When my sister died suddenly a few years back, we all descended on the bank one grey April morning—me, my other mostly estranged sister, my parents, my dead sister’s daughter, and also a lawyer, just to keep us honest. Tracy had a safety deposit box in the floodlit, camera-rich basement and after a lot of key jangling, and huffing and puffing from an embarrassed bank employee, we found ourselves alone with that smudged steel tray, that shallow box of her most important bits.

There was a ring from my grandmother that I’d forgotten about, with an emerald the size of a tic-tac set into its dull lacy band, a letter from a pilot she was seeing for a while when she worked check-in at the local airport, a lock of someone’s hair, probably her daughter’s, an expired health card with a pretty goofy picture of her, two hundred bucks, a few photos of all of us on a verdant lawn somewhere, looking younger and a bit more vital. And beneath that depressingly simple collection, beneath the plainly insignificant markers of a life that ended earlier than it should, was a coupon from a real estate company. It entitled the bearer to a free home evaluation, with “no obligation”. A gold “seal” the size of a loonie was printed at its heart, and some frilly golden doodles marked the edge of the certificate. “If you don’t need this at the present time,” it said along the bottom border, “just file it away with your valuables. There is no expiry date on this special offer.” And that’s what Tracy had done. It fit into the safety deposit box bottom as perfectly as would have into its own envelope. I could have wept.

*

Actually the trip to the bank is an invention, a trick that gave me a bit of distance from the reality of that night. A way of making it possible to write. But my sister’s gone, sure enough, and what she left behind was absolutely ordinary. I don’t think I kept anything. But I did see one of those damned coupons at her apartment during the clean-up, and it did annoy me.

I have no idea whether she ascribed any value to it. She was a lot smarter than that, but she was also short on energy at the end, and you need plenty of that, I reckon, to sort through the offers and entreaties that come at us in the course of a normal week, and from there decide what’s true and what’s not. The world—at least this part of it—has evolved to a state where a good part of a waking life has to be spent fighting off the sharks and the salesmen, pushing away the empty promises printed on shiny paper that flutters through the mail slot as lightly as a butterfly.

A similar coupon was delivered to my house this week. This one, from another real estate brokerage, promised to give me “a good idea” of the market value of my home. This was, I was told, “a special free offer.” And again, it ticked me off.

Because here’s what’s really going on (and you probably know this already):

That coupon/voucher/certificate is just a ploy to get into your house, to forge a connection with you, to have you feel obscurely obligated to whichever agent it is that ordered that a couple of trees be cut down for the printing press.
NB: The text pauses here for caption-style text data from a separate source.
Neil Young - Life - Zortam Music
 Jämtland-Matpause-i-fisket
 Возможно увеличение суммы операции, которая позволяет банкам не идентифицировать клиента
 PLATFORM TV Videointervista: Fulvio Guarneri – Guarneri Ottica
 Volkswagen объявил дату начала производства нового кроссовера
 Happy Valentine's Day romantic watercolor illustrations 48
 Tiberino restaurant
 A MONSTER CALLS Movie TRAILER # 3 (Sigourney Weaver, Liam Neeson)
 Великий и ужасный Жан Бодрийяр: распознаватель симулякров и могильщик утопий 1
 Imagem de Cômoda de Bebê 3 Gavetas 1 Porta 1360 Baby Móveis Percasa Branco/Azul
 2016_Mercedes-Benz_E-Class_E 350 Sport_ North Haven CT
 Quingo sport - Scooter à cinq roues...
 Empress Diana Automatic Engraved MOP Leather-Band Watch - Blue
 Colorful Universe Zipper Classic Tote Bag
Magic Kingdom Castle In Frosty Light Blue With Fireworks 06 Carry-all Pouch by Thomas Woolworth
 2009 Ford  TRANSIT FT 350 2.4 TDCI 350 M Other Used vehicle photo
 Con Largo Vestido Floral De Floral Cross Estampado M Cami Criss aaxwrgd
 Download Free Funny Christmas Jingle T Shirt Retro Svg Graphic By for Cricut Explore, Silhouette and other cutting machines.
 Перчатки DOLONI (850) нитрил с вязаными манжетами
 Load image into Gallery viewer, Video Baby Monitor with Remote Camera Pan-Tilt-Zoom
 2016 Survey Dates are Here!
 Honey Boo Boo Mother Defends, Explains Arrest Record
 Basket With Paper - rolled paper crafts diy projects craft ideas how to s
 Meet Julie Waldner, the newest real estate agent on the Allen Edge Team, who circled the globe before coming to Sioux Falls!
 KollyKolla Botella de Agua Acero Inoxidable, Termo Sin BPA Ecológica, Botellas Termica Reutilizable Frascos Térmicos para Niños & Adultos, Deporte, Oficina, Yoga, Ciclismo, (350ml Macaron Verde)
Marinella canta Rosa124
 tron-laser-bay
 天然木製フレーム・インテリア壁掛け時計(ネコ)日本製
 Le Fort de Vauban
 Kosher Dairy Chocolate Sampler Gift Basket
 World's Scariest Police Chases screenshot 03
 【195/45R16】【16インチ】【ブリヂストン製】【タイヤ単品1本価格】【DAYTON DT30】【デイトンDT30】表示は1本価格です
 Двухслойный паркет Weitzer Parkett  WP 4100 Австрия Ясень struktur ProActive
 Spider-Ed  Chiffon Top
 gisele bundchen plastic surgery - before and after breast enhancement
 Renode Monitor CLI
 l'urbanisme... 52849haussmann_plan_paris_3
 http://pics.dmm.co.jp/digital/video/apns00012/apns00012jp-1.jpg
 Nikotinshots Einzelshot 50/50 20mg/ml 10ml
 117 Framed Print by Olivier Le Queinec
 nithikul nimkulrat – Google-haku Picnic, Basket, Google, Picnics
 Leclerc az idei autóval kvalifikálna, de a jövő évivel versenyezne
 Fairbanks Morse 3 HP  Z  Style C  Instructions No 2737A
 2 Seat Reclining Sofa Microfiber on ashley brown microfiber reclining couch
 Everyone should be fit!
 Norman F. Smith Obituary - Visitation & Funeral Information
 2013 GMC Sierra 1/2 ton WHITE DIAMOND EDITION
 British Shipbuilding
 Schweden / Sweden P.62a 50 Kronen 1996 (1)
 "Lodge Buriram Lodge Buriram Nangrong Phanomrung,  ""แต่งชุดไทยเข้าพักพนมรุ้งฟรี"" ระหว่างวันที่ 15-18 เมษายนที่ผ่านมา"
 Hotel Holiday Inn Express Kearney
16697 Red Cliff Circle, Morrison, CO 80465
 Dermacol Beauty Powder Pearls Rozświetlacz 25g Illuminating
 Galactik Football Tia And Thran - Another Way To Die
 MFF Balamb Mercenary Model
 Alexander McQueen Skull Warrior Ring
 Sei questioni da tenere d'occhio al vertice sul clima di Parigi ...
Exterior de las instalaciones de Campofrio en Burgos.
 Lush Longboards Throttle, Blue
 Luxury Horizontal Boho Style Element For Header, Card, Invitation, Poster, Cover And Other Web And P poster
It’s a bald attempt to get leads, and to convert those leads into clients.

Now don’t get me wrong. All of us realtors think about how we might get new clients. The kids go hungry if we don’t plan ahead, and try to build the business. But making you feel that you’re getting something precious, that you’re getting something valuable for free if you pick up the phone and call one of these people, is just objectionable to me. Absolutely any realtor will be more than happy to price your house for you. To suggest otherwise (because surely that’s the only way the offer would have any “value”) doesn’t sit well with me. That’s not the sort of person I want in my house. And that’s not the sort of person I want talking up my sister. Life’s too short.